- Exercise aim -
Some entries follow. Reproduce exactly the lines starting at the one with "Urban Energy Systems for Low Carbon Cities" and stopping after the one with "网络用语伪骨科是啥意思".

- Excerpted data -
*** Block opens ***

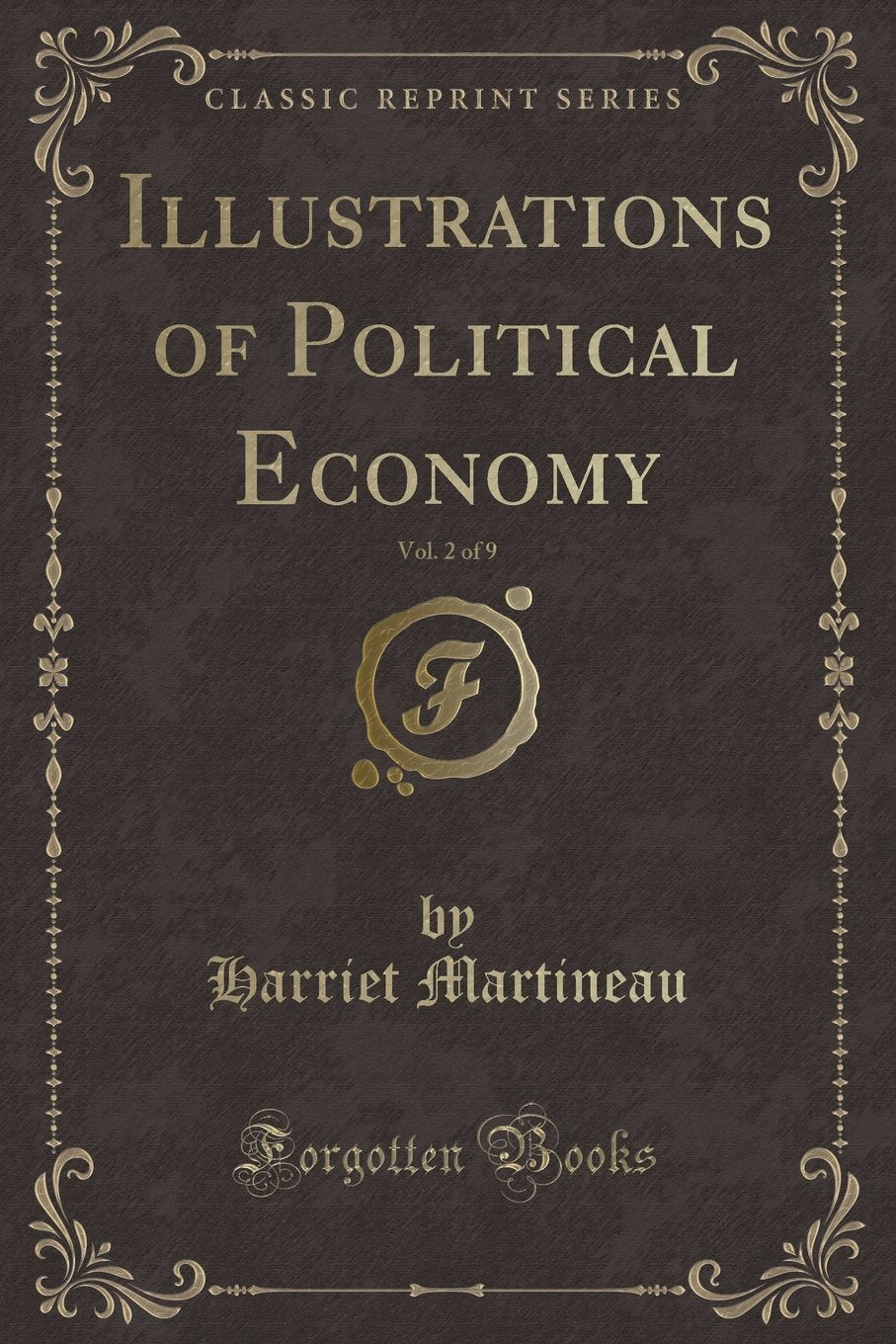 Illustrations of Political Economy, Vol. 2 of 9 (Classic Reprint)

*** Block closes ***
*** Block opens ***

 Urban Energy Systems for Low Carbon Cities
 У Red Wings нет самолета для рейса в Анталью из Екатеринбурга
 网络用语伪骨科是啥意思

*** Block closes ***

- Task output -
 Urban Energy Systems for Low Carbon Cities
 У Red Wings нет самолета для рейса в Анталью из Екатеринбурга
 网络用语伪骨科是啥意思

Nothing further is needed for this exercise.